The new iPads will also be helping teachers.

Three of the iPads will be issued to physical education teachers to do attendance and provide communication with the main office when necessary, something not easily accomplished in the gym, Johnson said.

Cedar Creek Community School Principal Darin Hahn is also advocating for more iPads for his school.

With the school’s six ads, CCCS will have $7,067 to spend.

The school currently has 45 iPads, Hahn said.

While the recommendations to purchase iPads come from each of the school’s site management committee (SMC), the decision is guided by the district’s Financial Planning Action Committee December 2010 recommendation to use 75 percent of the funds for technology purchases and 25 percent for district communications and chemical health support for students.

Approximately $10,000 was used for the development and management of the district website and about $4,000 for chemical health counseling, said Tom Larson, director of community education and services, custodial/maintenance.

East Bethel Community School has also decided to use the $5,219 it received in locker ad revenue for iPad-related technology.

“We will be setting aside $500 for the purchase of educational iPad apps recommended by our teaching staff and the remainder will be used to purchase additional iPads for instructional use with students,” said Principal Angela Scardigli.

For the five ads posted in St.
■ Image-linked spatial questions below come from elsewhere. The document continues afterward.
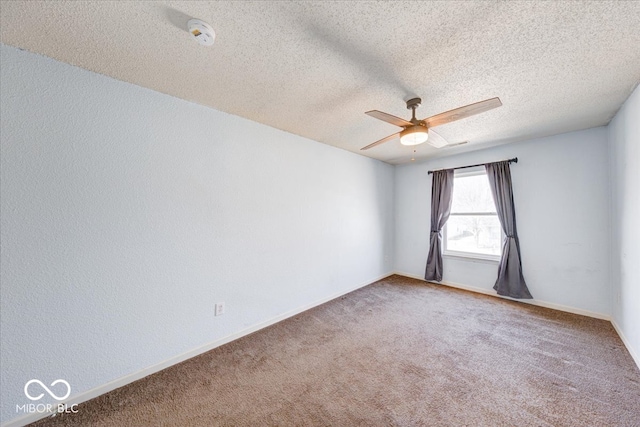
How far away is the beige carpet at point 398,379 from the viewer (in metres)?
1.50

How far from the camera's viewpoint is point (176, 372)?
193cm

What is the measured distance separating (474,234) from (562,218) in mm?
1113

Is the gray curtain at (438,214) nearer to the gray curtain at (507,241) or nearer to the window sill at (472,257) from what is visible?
the window sill at (472,257)

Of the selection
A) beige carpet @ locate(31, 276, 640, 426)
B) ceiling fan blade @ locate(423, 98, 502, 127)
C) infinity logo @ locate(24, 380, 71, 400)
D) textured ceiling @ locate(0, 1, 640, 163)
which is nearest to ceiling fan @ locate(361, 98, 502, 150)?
ceiling fan blade @ locate(423, 98, 502, 127)

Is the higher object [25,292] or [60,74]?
[60,74]

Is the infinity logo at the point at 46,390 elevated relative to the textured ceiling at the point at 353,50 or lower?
lower

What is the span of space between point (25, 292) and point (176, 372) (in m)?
1.17

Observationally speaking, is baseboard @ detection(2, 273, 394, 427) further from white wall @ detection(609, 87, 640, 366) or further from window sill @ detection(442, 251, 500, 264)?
white wall @ detection(609, 87, 640, 366)

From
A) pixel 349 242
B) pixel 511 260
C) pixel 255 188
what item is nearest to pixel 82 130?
pixel 255 188

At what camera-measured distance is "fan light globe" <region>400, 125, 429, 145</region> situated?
6.51ft

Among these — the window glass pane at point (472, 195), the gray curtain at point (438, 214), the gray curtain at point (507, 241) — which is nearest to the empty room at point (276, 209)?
the gray curtain at point (507, 241)

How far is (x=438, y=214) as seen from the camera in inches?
167

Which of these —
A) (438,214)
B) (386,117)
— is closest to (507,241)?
(438,214)

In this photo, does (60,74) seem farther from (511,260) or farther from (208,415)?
(511,260)
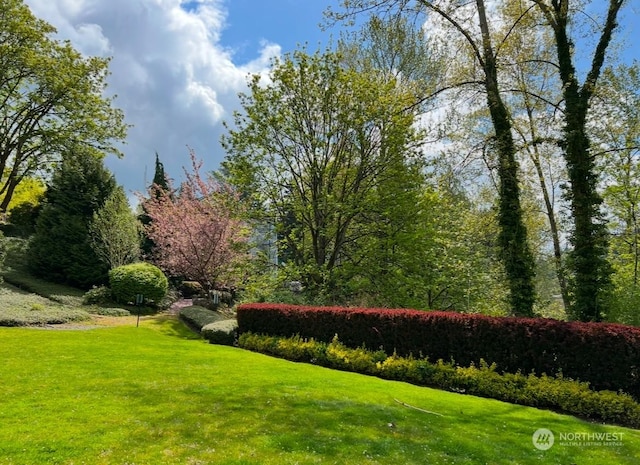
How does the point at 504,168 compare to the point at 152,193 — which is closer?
the point at 504,168

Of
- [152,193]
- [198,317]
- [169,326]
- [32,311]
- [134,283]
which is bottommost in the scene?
[169,326]

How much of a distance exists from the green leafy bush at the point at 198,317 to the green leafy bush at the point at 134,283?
2003 mm

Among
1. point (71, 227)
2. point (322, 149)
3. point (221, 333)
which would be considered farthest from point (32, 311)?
point (322, 149)

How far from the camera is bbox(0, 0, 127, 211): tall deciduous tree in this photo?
62.4ft

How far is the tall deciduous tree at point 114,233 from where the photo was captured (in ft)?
59.2

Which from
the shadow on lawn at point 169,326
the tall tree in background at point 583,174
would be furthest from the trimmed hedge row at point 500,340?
the shadow on lawn at point 169,326

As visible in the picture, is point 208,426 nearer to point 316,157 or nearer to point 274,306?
point 274,306

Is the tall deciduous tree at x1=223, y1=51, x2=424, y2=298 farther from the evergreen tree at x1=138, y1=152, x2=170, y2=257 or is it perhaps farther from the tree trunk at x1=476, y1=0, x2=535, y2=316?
the evergreen tree at x1=138, y1=152, x2=170, y2=257

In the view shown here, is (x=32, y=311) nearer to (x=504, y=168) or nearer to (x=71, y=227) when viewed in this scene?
(x=71, y=227)

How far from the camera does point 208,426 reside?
186 inches

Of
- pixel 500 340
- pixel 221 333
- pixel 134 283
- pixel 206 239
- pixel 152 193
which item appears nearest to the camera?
pixel 500 340

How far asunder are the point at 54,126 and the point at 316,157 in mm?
15687

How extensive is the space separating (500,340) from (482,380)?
32.5 inches

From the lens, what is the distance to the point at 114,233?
59.4 ft
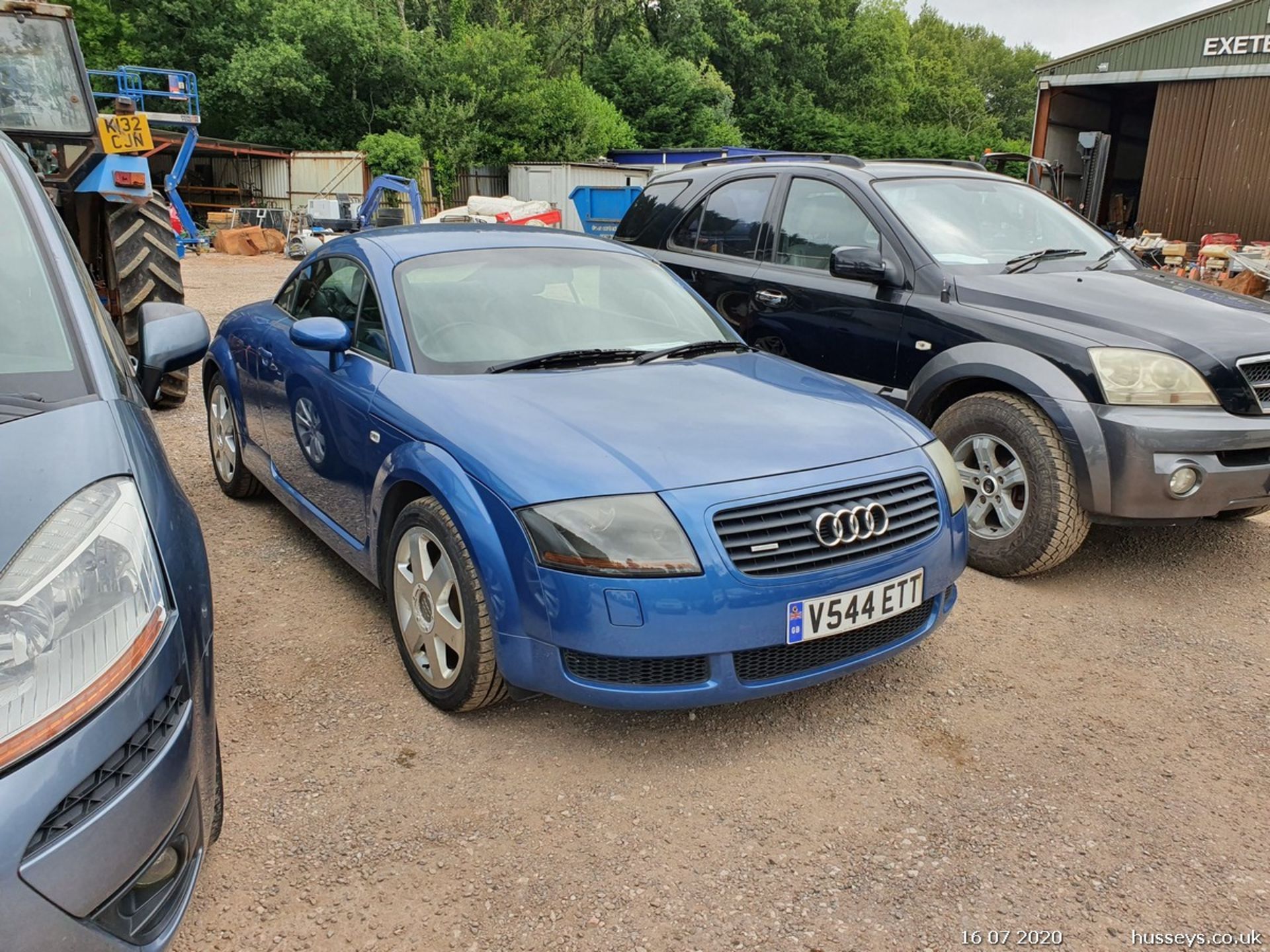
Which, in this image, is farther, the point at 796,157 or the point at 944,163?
the point at 796,157

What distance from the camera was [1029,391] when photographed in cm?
399

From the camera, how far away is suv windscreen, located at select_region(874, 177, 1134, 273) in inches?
185

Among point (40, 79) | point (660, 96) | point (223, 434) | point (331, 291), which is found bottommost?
point (223, 434)

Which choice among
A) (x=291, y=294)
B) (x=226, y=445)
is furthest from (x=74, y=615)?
(x=226, y=445)

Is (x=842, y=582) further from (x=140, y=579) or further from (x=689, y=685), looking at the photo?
(x=140, y=579)

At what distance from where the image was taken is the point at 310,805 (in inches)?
100

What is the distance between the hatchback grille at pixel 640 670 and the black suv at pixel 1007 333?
2.06 m

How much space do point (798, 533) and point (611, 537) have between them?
529mm

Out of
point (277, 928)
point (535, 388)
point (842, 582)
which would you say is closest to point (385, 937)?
point (277, 928)

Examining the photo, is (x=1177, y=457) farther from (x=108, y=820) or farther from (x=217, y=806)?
(x=108, y=820)

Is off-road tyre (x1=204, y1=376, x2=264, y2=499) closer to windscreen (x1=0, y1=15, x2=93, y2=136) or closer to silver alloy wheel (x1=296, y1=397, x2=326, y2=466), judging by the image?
silver alloy wheel (x1=296, y1=397, x2=326, y2=466)

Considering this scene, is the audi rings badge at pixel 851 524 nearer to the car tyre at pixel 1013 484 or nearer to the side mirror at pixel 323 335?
the car tyre at pixel 1013 484

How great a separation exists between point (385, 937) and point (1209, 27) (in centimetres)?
2042

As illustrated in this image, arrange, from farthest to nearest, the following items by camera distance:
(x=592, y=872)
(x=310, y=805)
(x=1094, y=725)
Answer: (x=1094, y=725) → (x=310, y=805) → (x=592, y=872)
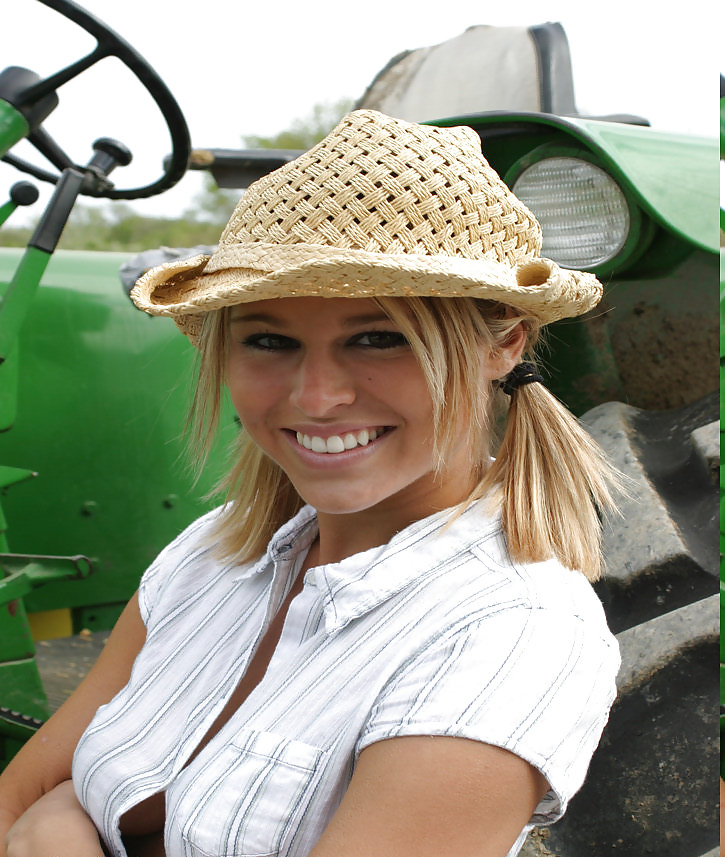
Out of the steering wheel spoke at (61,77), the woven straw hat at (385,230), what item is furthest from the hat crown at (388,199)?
the steering wheel spoke at (61,77)

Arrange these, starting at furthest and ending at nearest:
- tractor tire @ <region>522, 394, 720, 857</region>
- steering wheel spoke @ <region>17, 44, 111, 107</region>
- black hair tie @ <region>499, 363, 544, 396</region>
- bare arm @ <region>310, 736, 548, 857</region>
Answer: steering wheel spoke @ <region>17, 44, 111, 107</region> < tractor tire @ <region>522, 394, 720, 857</region> < black hair tie @ <region>499, 363, 544, 396</region> < bare arm @ <region>310, 736, 548, 857</region>

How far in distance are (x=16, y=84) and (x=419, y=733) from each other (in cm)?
132

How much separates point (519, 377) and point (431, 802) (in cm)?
52

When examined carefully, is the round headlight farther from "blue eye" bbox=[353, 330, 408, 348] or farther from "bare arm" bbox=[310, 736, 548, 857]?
"bare arm" bbox=[310, 736, 548, 857]

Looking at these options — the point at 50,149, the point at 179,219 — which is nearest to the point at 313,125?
the point at 179,219

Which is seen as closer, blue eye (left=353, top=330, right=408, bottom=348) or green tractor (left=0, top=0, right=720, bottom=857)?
blue eye (left=353, top=330, right=408, bottom=348)

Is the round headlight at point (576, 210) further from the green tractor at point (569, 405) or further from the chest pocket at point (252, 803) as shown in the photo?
the chest pocket at point (252, 803)

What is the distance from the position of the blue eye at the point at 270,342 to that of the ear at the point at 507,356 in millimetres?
216

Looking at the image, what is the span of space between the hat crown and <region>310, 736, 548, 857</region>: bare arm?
47 cm

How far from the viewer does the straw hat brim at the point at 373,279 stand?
90cm

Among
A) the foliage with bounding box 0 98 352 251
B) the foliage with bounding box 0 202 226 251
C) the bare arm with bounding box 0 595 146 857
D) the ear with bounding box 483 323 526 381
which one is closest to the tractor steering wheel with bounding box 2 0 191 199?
the bare arm with bounding box 0 595 146 857

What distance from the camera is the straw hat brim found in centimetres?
90

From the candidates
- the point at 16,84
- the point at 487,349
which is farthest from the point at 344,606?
the point at 16,84

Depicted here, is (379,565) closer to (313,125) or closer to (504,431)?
(504,431)
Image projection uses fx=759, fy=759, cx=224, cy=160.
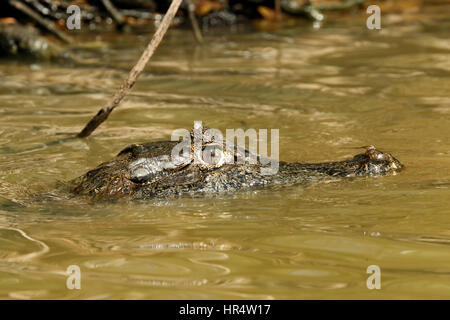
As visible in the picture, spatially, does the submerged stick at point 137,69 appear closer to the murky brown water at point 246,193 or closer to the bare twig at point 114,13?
the murky brown water at point 246,193

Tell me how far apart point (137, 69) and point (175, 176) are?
1436 millimetres

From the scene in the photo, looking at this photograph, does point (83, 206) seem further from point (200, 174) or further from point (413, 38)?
point (413, 38)

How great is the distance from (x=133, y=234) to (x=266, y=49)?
6901mm

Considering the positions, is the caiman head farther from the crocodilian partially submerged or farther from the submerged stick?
the submerged stick

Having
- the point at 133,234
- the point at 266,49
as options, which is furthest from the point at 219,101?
the point at 133,234

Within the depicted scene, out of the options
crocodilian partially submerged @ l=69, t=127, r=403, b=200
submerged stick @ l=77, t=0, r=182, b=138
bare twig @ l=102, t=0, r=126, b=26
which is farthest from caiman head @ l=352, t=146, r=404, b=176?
bare twig @ l=102, t=0, r=126, b=26

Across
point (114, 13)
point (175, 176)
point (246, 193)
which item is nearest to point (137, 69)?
point (175, 176)

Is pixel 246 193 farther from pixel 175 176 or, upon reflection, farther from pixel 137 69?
pixel 137 69

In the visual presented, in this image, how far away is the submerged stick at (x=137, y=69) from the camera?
5742mm

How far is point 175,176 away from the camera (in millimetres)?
4770

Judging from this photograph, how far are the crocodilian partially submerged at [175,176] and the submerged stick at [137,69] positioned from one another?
114 cm

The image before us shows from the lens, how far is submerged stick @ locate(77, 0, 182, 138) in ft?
18.8

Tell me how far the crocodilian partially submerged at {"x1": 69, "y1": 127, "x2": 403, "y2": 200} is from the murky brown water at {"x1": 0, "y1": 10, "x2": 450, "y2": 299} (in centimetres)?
10

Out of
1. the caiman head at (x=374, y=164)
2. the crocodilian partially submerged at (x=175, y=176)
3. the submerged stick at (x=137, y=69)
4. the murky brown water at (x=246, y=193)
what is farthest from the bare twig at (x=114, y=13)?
the caiman head at (x=374, y=164)
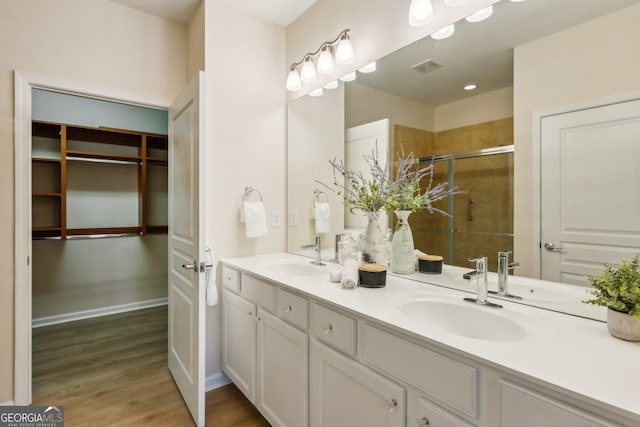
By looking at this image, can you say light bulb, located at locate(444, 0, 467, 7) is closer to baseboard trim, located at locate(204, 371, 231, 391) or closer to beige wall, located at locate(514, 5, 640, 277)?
beige wall, located at locate(514, 5, 640, 277)

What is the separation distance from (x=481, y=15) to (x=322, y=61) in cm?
99

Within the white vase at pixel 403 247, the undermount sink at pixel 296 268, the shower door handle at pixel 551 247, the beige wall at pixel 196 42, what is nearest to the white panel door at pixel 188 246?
the beige wall at pixel 196 42

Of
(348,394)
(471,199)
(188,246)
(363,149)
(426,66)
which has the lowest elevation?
(348,394)

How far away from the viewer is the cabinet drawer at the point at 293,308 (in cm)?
140

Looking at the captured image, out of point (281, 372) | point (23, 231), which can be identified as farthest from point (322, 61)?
point (23, 231)

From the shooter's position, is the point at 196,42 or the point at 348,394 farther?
the point at 196,42

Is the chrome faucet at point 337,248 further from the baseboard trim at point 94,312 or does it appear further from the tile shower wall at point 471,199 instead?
the baseboard trim at point 94,312

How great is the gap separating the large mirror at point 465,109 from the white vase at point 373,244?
106 mm

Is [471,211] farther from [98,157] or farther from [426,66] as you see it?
[98,157]

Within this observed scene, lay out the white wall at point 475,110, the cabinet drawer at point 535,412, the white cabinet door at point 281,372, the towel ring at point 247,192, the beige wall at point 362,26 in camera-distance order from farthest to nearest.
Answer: the towel ring at point 247,192
the beige wall at point 362,26
the white cabinet door at point 281,372
the white wall at point 475,110
the cabinet drawer at point 535,412

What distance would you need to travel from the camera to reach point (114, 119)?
343cm

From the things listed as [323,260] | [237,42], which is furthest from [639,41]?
[237,42]

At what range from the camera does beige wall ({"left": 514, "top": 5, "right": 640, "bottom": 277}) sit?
3.28 ft

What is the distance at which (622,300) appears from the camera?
2.78 feet
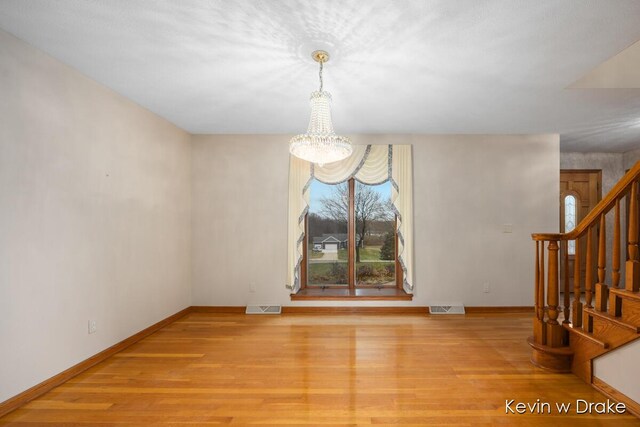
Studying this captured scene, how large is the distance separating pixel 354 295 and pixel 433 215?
1.66 meters

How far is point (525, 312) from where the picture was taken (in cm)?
434

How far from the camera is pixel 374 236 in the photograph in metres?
4.71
Francis Elementary School (SFE), it brought in $5,860 for the 2011-2012 school year.

According the Principal Kathy Kohnen, the school’s technology committee is still deliberating what to recommend to the site management committee (SMC).

The 16 locker, floor and wall ads scattered around St. Francis High School during the last school year generated $13,498 for the school.

No word yet on how the school will be using the funds.



As the schools were preparing for the 2011-2012 school year, anticipation was high for the second year with School Media.

In August, the school board was told by representatives from School Media that the company planned on installing more ads in the schools.

But when the ads were installed, there were less of them.

The high school ads dropped from 16 to four and the middle school only received five ads instead of the eight the previous year.

While SFE remained the same with five ads, CCCS and EBCS both dropped from six ads to five ads.

As of this time, the school district has not received an explanation of why the number of ads decreased.

In the first year, School Media was working with one school district with five buildings, said Janet Miller, School Media chief operating officer.

Since then School Media has put up ads in 40 schools in Minnesota, Pennsylvania and California, she said.

Although the number of advertisers has grown to 102, the ads are spread out among all of the schools as a way to attract national and large corporate advertisers, Miller said.

“There are not as many ads to (go) around,” she said.

The company currently has commitments from 120 advertisers for the next school year, Miller said.

District 15 has a two-year contract with School Media, which expires Oct. 21, 2013.

According to the contract, the district receives $180 per 50 square feet per financial quarter.

When selling its program, School Media said the district had a potential to earn $200,000, said Larson.

But when the numbers were totaled, it was closer to $55,000 last year, he said.

“We are obviously disappointed in the financial return. We are hoping for a healthier revenue stream in the future,” Larson said.

As a growing business, School Media is committed to fulfilling its commitments and “we have made it clear to every school that they are our first priority,” Miller said.